## Exercise instructions
Decide whether each statement agrees with the Dometic risk text below, answering yes or no and quoting the deciding words exactly: (a) Dometic's patent and design portfolio holds about 880 applications and/or registrations; (b) management sees individual patents, rather than the breadth of the portfolio, as what matters strategically; (c) interest rate risk is defined as the risk that interest rate changes will affect the Group's earnings and cash flow.

## Reading passage
┌──

Dometic's policies, including the Code of Conduct, establish the rules of conduct within the Group, outlining the responsibilities of both employees and employer. Non-compliance with the Group policies might harm the business and have a negative impact on the result.

Disputes, claims, investigations and proceedings may lead to Dometic having to pay damages or cease certain practices. Group companies may become involved in disputes within the framework of their normal business activities and risk being subject to various claims. Disputes, claims, investigations and proceedings of this kind can be time consuming, disrupt normal operations, involve large claim amounts and result in considerable costs. Moreover, it can be difficult to predict the outcome of complex disputes, claims, investigations and proceedings.

Dometic's patent and design portfolio contains approximately 880 individual patent, utility model and design applications and/or granted registrations in countries all over the world. Management believes that it is the wide extent of the portfolio that is of importance from a strategic and competitive perspective. Failure to protect these brand and label names and other intellectual property rights or prevent their unauthorized use by third parties could materially adversely affect the Company's business.

These protections may not be adequate to prevent competitors from copying or reverse engineering the Company's products, or from developing and marketing products that are substantially equivalent or superior to the Company's own.

Financial Risks

Dometic is exposed to financing risks referring to possible delays, increased costs or cancellations related to financing of the Group's capital requirements and refinancing of outstanding loans. Through the debt portfolio, Dometic is also exposed to interest rate risk. This is defined as the risk that changes in interest rates will impact the Group's earnings and cash flow.

└──

## Recorded information

┌──

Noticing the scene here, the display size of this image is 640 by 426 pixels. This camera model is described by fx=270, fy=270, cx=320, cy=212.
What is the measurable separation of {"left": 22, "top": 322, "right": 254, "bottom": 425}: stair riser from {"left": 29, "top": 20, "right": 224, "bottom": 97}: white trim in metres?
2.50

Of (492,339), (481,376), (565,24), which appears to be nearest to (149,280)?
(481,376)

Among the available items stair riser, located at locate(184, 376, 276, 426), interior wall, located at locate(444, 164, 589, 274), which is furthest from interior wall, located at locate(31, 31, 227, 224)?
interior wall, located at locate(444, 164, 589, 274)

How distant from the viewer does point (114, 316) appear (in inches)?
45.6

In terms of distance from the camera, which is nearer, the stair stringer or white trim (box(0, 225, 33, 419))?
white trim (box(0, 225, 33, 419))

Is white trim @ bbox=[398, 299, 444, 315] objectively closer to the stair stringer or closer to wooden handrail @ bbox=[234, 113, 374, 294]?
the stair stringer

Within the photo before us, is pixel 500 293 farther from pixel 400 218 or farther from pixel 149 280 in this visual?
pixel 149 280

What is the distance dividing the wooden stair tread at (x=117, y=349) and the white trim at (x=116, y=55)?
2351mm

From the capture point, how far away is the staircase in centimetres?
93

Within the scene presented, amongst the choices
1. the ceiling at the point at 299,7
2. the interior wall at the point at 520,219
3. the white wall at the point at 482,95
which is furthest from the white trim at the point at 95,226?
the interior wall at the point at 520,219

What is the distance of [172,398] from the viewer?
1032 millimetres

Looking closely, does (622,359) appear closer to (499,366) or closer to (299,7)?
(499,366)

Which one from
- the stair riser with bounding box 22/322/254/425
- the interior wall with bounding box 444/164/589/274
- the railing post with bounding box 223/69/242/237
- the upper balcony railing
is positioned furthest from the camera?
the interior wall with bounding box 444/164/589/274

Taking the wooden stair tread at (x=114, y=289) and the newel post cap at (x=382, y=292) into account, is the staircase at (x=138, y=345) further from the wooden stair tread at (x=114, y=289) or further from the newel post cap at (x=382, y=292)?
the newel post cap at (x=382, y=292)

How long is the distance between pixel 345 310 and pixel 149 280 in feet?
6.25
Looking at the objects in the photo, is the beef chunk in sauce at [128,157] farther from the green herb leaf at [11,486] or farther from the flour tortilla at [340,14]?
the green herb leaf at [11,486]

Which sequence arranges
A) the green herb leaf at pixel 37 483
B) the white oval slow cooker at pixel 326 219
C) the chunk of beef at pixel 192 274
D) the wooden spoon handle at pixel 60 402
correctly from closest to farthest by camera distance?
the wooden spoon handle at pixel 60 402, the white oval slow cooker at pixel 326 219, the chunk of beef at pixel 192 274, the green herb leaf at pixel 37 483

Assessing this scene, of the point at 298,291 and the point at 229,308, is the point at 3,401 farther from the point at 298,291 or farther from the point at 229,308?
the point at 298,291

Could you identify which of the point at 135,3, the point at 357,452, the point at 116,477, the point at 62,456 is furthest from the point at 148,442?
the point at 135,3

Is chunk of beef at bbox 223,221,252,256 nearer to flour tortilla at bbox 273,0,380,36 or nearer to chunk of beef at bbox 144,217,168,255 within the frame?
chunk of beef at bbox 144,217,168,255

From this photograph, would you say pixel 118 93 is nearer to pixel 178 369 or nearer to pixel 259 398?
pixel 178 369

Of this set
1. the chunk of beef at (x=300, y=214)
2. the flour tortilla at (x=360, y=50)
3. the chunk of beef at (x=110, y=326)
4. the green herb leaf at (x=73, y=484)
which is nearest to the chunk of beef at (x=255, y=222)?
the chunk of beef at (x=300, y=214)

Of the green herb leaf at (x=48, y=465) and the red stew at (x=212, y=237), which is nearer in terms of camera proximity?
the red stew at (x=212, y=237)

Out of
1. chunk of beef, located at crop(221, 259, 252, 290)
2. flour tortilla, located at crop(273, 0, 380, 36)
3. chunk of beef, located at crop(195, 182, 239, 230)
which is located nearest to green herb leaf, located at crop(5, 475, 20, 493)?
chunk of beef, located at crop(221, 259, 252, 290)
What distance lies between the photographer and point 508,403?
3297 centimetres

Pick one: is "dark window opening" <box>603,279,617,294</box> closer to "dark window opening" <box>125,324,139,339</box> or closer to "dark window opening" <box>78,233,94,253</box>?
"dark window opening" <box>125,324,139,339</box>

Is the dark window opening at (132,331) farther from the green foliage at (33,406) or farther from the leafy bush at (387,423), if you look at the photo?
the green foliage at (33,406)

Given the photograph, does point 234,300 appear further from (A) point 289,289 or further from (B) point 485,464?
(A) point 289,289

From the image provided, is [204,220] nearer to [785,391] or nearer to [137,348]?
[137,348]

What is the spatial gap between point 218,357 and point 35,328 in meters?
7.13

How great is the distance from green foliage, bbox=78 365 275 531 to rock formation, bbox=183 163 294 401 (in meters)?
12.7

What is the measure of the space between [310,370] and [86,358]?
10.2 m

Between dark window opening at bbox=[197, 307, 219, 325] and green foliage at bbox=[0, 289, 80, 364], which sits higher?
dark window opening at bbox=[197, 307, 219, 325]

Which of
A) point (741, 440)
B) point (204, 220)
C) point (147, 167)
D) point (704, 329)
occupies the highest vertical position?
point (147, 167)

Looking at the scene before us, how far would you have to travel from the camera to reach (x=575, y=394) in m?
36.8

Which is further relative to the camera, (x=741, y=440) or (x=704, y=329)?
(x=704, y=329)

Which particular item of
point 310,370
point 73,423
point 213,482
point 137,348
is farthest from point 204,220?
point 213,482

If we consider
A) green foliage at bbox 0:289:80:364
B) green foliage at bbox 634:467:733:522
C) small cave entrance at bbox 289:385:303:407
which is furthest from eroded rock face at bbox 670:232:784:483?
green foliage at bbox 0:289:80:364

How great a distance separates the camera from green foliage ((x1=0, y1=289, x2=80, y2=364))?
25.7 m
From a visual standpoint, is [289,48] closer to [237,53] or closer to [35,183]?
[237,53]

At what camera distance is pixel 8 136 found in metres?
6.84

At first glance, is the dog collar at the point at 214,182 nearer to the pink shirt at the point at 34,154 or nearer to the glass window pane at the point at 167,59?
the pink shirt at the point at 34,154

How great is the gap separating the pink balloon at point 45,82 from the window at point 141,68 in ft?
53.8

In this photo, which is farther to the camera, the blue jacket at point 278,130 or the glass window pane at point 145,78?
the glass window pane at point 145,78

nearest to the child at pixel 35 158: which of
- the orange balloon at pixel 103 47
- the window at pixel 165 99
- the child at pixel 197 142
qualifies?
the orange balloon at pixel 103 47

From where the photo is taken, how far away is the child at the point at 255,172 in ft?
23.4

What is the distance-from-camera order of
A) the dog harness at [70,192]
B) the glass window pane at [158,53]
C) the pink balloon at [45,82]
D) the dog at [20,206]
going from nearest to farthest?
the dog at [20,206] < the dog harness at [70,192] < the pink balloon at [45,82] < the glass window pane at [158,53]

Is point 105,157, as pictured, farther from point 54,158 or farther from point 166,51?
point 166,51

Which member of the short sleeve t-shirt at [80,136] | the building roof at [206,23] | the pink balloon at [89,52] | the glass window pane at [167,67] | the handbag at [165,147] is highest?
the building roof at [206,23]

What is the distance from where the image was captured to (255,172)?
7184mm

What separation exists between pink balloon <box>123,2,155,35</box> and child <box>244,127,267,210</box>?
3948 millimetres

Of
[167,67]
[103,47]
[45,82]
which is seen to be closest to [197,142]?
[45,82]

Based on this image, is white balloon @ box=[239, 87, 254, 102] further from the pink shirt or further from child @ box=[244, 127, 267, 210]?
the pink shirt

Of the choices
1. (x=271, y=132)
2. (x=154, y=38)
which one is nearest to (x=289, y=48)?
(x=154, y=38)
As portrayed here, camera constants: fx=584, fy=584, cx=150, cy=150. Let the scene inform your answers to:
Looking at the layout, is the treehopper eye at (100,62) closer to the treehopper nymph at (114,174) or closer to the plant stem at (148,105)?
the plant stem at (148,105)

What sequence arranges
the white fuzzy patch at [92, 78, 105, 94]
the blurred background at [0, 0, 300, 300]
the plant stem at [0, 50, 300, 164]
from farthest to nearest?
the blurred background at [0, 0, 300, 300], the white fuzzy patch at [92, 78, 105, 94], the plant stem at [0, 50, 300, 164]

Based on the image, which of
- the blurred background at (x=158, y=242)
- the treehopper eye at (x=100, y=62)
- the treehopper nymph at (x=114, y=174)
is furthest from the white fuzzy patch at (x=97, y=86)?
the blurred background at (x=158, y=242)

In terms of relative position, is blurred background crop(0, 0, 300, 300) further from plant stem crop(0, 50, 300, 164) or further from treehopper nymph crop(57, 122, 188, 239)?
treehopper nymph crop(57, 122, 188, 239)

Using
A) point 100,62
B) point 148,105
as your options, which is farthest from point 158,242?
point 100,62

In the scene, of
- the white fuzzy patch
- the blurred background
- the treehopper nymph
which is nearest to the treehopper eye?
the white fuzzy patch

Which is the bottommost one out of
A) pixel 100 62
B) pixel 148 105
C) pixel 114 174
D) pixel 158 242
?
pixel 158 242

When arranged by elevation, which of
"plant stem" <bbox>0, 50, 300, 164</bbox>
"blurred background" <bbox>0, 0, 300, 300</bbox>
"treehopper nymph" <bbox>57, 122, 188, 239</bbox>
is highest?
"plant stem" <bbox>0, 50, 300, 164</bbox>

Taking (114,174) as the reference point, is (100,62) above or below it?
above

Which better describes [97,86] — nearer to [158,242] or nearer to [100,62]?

└──

## Answer
(a) Yes: "Dometic's patent and design portfolio contains approximately 880 individual patent, utility model and design applications and/or granted registrations"
(b) No: "Management believes that it is the wide extent of the portfolio that is of importance from a strategic and competitive perspective."
(c) Yes: "This is defined as the risk that changes in interest rates will impact the Group's earnings and cash flow."